Download Crossing the Gate Book in PDF, ePub and Kindle

Challenges the accepted wisdom about women and gender roles in medieval China. In Crossing the Gate, Man Xu examines the lives of women in the Chinese province of Fujian during the Song dynasty. Tracking women’s life experience across class lines, outside as well as inside the domestic realm, Xu challenges the accepted wisdom about women and gender roles in medieval China. She contextualizes women in a much broader physical space and social network, investigating the gaps between ideals and reality and examining women’s own agency in gender construction. She argues that women’s autonomy and mobility, conventionally attributed to Ming-Qing women of late imperial China, can be traced to the Song era. This thorough study of Song women’s life experience connects women to the great political, economic, and social transitions of the time, and sheds light on the so-called “Song-Yuan-Ming transition” from the perspective of gender studies. By putting women at the center of analysis and by focusing on the local and the quotidian, Crossing the Gate offers a new and nuanced picture of the Song Confucian revival.


Heath American Readers

Heath American Readers
Author: D.C. Heath and Company
Publisher:
Total Pages:
Release: 1986
Genre:
ISBN:

Download Heath American Readers Book in PDF, ePub and Kindle


Crossing Boundaries

Crossing Boundaries
Author:
Publisher: Danielle Plonchak
Total Pages: 32
Release:
Genre:
ISBN:

Download Crossing Boundaries Book in PDF, ePub and Kindle


Transhumanism: Entering an Era of Bodyhacking and Radical Human Modification

Transhumanism: Entering an Era of Bodyhacking and Radical Human Modification
Author: Emma Tumilty
Publisher: Springer Nature
Total Pages: 245
Release: 2022-09-29
Genre: Philosophy
ISBN: 3031143280

Download Transhumanism: Entering an Era of Bodyhacking and Radical Human Modification Book in PDF, ePub and Kindle

This book surveys the distinctions that underlie the unbound potential and existential risks of life expansion and radical modifications posed by a transhuman world.
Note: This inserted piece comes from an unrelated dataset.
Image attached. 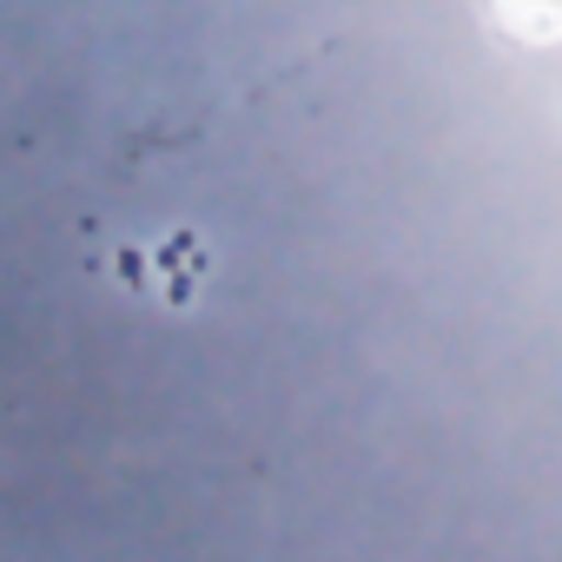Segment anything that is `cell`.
<instances>
[{"label": "cell", "instance_id": "6da1fadb", "mask_svg": "<svg viewBox=\"0 0 562 562\" xmlns=\"http://www.w3.org/2000/svg\"><path fill=\"white\" fill-rule=\"evenodd\" d=\"M509 14L529 34H549V27H562V0H509Z\"/></svg>", "mask_w": 562, "mask_h": 562}]
</instances>
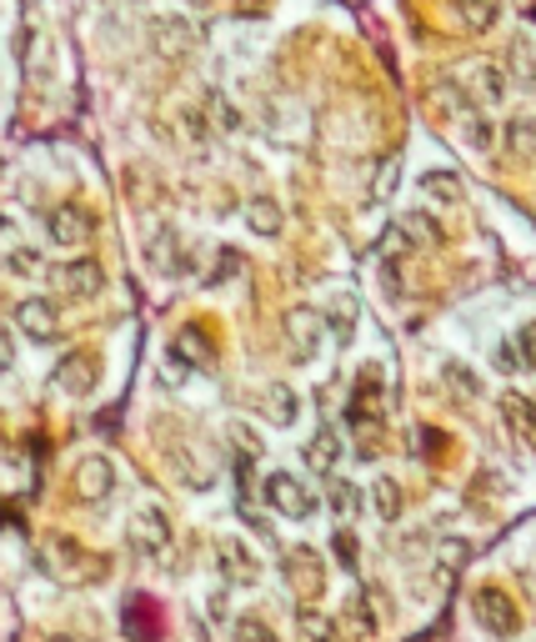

Humanness is in flux as human bodies are being hacked and altered in their quest for super wellness, super intelligence and super longevity. Now is the time to discuss how best to think about dealing with bodies that have been hacked to exceed natural physical limits or more technically, species typical functioning. Enter the advent of transhumanism to take uncertainty by the horns. According to transhumanists, death is unnecessary and medical conventions undermine the possibility to radically evolve. To biohackers, there is no need to wait to explore the risks that conventional medicine dares not. This book is of interest to anyone interested in tapping into this growing movement of modifying the human body as it is right now.